Create a table documenting the taxonomic rank at which each system was able to detect the expected pathogen:
0 = Expected pathogen was not detected
1 = Detected at genus level
2 = Detected at species level
3 = Detected at subspecies level
4 = Detected at strain level
If a system cannot detect to a specific rank (e.g., only detects to the species level), this will be factored into the final scoring.
Outcome: A comprehensive results table showing how each pipeline performs across taxonomic ranks.
Performance Evaluation:
Goal: Evaluate how each system performs in terms of available known specs e.g. runtime, memory usage, and scalability.
Action:
For each system, check for performance if existed:
Runtime (how long it takes to complete pathogen identification)
Memory usage (how much computational memory is required)
Scalability (can it handle large datasets effectively?)
Outcome: A summary of the performance of each system, offering insight into its efficiency and scalability, this summary is explained now in the manuscript.
Data Visualization and Summary:
Goal: Summarise and visualise the results from all systems in a comprehensive format for easy interpretation.
Actions:
Create a heatmap using the results table from Step 4, illustrating at which taxonomic level each system detected the expected pathogen.
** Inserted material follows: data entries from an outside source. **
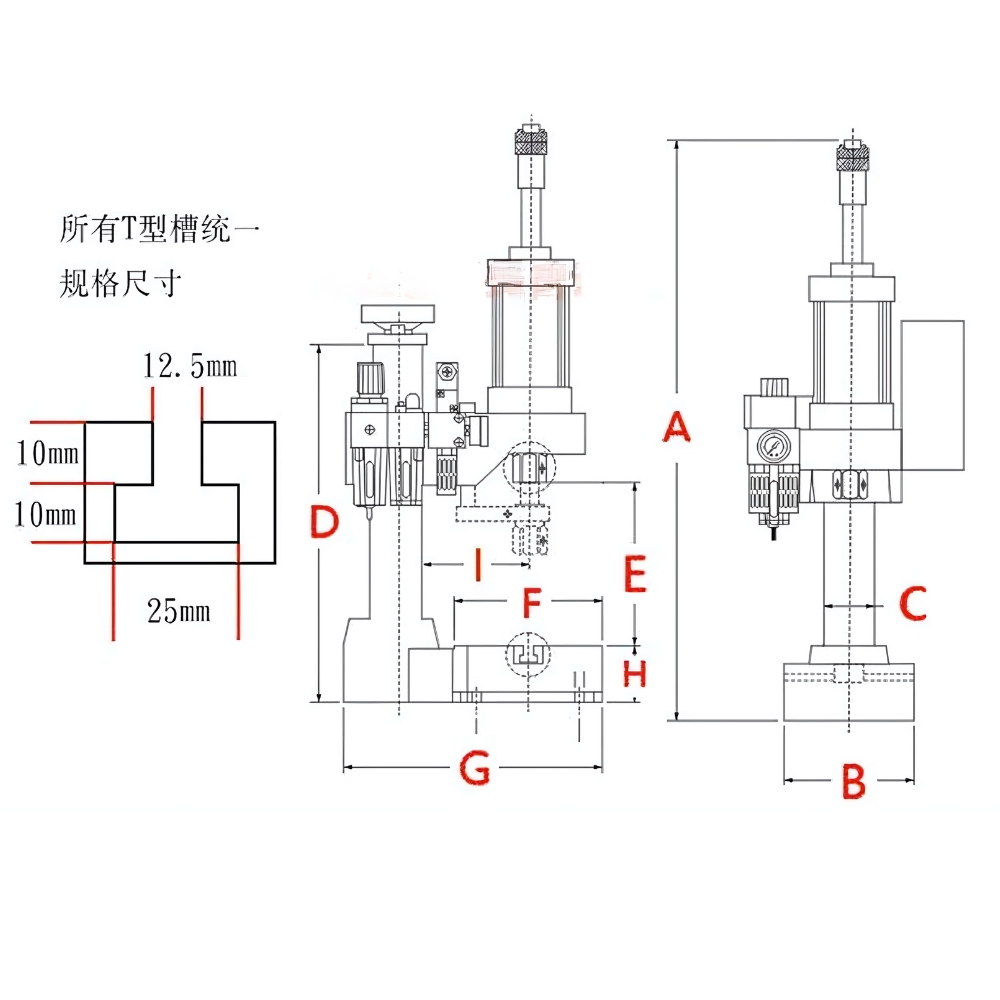 所有T型槽统一
规格尺寸

12.5mm
10mm
10mm
25mm

D
I
F
E
H
G

A
C
B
Provide a summary table of sensitivity/specificity evaluations.
Highlight the strengths and weaknesses of each system.
Outcome: A clear, visual representation of how each system performed in pathogen identification.
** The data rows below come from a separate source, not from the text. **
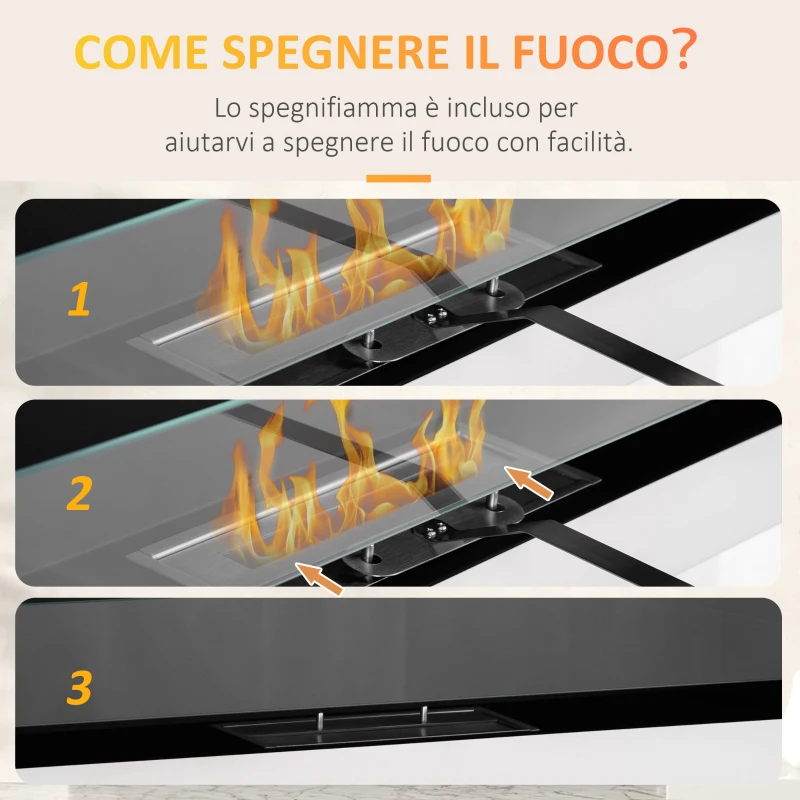 COME SPEGNERE IL FUOCO?

Lo spegnifiamma è incluso per aiutarvi a spegnere il fuoco con facilità.

1

2

3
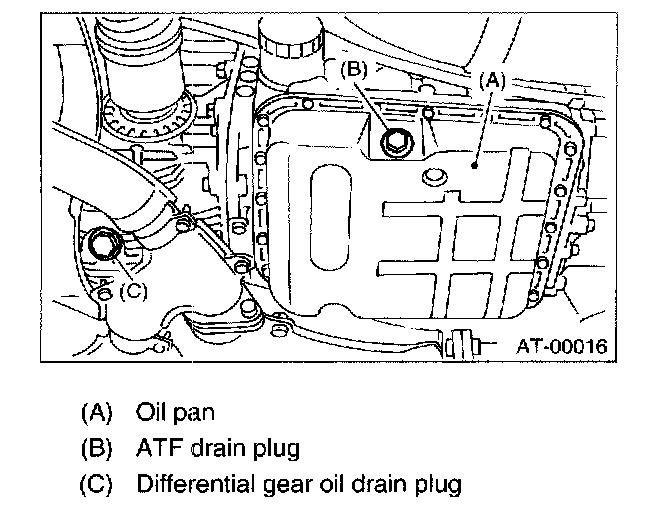 (B)
(A)
(C)
AT-00016

(A) Oil pan
(B) ATF drain plug
(C) Differential gear oil drain plug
Publishing and Documentation:
Goal: Ensure the benchmark process is reproducible and accessible for others.
Actions:
Publish the benchmark protocol on Protocol.io for public access.
Upload the benchmarking guide to PathoGFAIR’s GitHub repository, allowing others to replicate the benchmarking process.
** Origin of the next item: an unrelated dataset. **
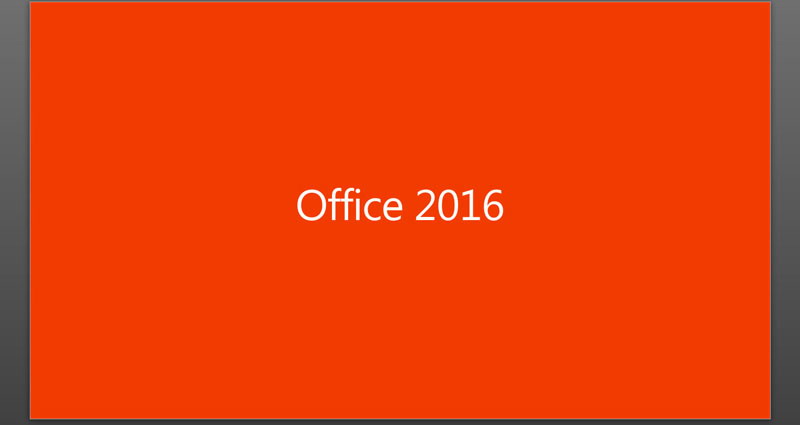 Office 2016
Outcome: Complete transparency and reproducibility of the benchmark, ensuring others can validate or extend the findings.
Sensitivity and Specificity of PathoGFAIR
Sensitivity and Specificity of PathoGFAIR
Goal: Assess how sensitive and specific PathoGFAIR is when detecting the expected pathogen at subspecies rank and avoiding false positives.
Actions: Evaluate sensitivity (true positives) and specificity (false positives) for PathoGFAIR by:
Comparing results with known spiked pathogens in the dataset.
Assessing false positives, if any.
Outcome: A sensitivity and specificity evaluation that indicates how accurate PathoGFAIR is in pathogen identification.
Expected Deliverables
Expected Deliverables
Results Table: Detailing pathogen identification levels (genus, species, subspecies, strain) across systems for each sample. Table is available inside the data/benchmark directory of the PathoGFAIR GitHub repository.
Heatmap: Visual representation of pathogen detection success across all systems. Notebook to regenerate the heatmap is available inside the bin directory of the PathoGFAIR GitHub repository. The heatmap is presented and explained in the manuscript.
Performance Summary: Including runtime, memory usage, and scalability. Performance summary of all tools is explained in the manuscript.
Sensitivity/Specificity Evaluation: Comparative accuracy assessment for PathoGFAIR available as a table in the data/benchmark directory of the PathoGFAIR GitHub repositoryand explained in the manuscript.